→ **Goal**: Below are some records; return each one exactly.

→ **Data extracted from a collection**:
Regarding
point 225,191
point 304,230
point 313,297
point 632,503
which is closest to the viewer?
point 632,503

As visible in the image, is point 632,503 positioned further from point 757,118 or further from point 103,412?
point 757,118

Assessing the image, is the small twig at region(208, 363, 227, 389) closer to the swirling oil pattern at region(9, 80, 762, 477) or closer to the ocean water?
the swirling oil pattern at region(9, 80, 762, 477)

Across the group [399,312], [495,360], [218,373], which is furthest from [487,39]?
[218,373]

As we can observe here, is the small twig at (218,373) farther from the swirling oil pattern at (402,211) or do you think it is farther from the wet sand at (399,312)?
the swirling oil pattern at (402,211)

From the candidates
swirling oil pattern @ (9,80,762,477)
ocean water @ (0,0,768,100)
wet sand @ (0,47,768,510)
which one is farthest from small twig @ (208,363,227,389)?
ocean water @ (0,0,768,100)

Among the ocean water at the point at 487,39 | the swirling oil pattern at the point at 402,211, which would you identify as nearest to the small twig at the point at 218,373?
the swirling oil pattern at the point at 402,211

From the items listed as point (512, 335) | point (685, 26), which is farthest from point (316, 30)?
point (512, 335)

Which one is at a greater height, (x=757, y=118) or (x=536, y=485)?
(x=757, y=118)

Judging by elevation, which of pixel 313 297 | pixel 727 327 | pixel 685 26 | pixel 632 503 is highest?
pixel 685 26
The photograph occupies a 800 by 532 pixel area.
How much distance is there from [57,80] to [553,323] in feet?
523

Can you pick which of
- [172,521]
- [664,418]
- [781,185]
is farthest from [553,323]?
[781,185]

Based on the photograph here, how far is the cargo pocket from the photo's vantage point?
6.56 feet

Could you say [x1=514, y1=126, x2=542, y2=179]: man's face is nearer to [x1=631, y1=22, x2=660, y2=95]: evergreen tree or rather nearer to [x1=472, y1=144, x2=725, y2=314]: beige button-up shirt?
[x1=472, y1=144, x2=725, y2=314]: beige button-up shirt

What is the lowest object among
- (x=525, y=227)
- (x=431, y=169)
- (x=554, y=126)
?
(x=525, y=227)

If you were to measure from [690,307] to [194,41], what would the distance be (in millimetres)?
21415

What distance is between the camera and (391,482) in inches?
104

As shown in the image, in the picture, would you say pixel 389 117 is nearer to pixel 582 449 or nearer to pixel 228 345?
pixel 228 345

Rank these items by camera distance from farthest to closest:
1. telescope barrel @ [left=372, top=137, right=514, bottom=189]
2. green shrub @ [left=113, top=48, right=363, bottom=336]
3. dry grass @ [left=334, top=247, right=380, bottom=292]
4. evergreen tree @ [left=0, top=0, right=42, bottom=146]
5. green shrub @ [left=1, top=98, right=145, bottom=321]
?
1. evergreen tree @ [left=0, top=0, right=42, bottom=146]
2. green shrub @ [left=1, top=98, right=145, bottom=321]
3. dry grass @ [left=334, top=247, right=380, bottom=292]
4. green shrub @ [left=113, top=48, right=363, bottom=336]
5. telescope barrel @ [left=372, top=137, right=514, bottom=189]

→ **The response**:
Regarding
point 225,191
point 304,230
point 313,297
point 632,503
which is closest to the viewer?
point 632,503

As visible in the image, is point 632,503 positioned further from point 757,118 or further from point 103,412?
point 757,118

Assessing the image, is the small twig at region(208, 363, 227, 389) closer to the swirling oil pattern at region(9, 80, 762, 477) or closer to the ocean water?
the swirling oil pattern at region(9, 80, 762, 477)

Across the group [399,312], [495,360], [218,373], which is furthest from [487,39]?
[218,373]

As we can observe here, is the small twig at (218,373) farther from the swirling oil pattern at (402,211) or do you think it is farther from the wet sand at (399,312)?
the swirling oil pattern at (402,211)

From the candidates
swirling oil pattern @ (9,80,762,477)
ocean water @ (0,0,768,100)
wet sand @ (0,47,768,510)
which one is farthest from small twig @ (208,363,227,389)?
ocean water @ (0,0,768,100)

Among the ocean water at the point at 487,39 | the swirling oil pattern at the point at 402,211, which would you identify as nearest to the small twig at the point at 218,373?
the swirling oil pattern at the point at 402,211

From the items listed as point (512, 335) | point (685, 26), which is farthest from point (316, 30)?
point (512, 335)

Which one is at a greater height, (x=757, y=118) or (x=536, y=485)?
(x=757, y=118)

Judging by elevation, which of pixel 313 297 | pixel 727 327 | pixel 685 26 | pixel 632 503 is highest?
pixel 685 26
The photograph occupies a 800 by 532 pixel area.
How much distance is there from [57,80] to [553,323] in feet?
523

Can you pick which of
- [172,521]
- [664,418]
- [781,185]
is farthest from [553,323]?
[781,185]

Based on the photograph here, how far is the cargo pocket from the photo's vantage point?
6.56 feet

Could you say [x1=514, y1=126, x2=542, y2=179]: man's face is nearer to [x1=631, y1=22, x2=660, y2=95]: evergreen tree or rather nearer to [x1=472, y1=144, x2=725, y2=314]: beige button-up shirt?
[x1=472, y1=144, x2=725, y2=314]: beige button-up shirt

What is the lowest object among
- (x=525, y=227)
- (x=431, y=169)
- (x=554, y=126)
?
(x=525, y=227)

If you were to measure from [690,307] to [194,41], what would the distance be (in millimetres)?
21415

What distance is between the camera and (391,482) in inches?
104

As shown in the image, in the picture, would you say pixel 389 117 is nearer to pixel 582 449 or nearer to pixel 228 345?
pixel 228 345

Rank these items by camera distance from farthest to closest:
1. telescope barrel @ [left=372, top=137, right=514, bottom=189]
2. green shrub @ [left=113, top=48, right=363, bottom=336]
3. dry grass @ [left=334, top=247, right=380, bottom=292]
4. evergreen tree @ [left=0, top=0, right=42, bottom=146]
5. green shrub @ [left=1, top=98, right=145, bottom=321]
?
1. evergreen tree @ [left=0, top=0, right=42, bottom=146]
2. green shrub @ [left=1, top=98, right=145, bottom=321]
3. dry grass @ [left=334, top=247, right=380, bottom=292]
4. green shrub @ [left=113, top=48, right=363, bottom=336]
5. telescope barrel @ [left=372, top=137, right=514, bottom=189]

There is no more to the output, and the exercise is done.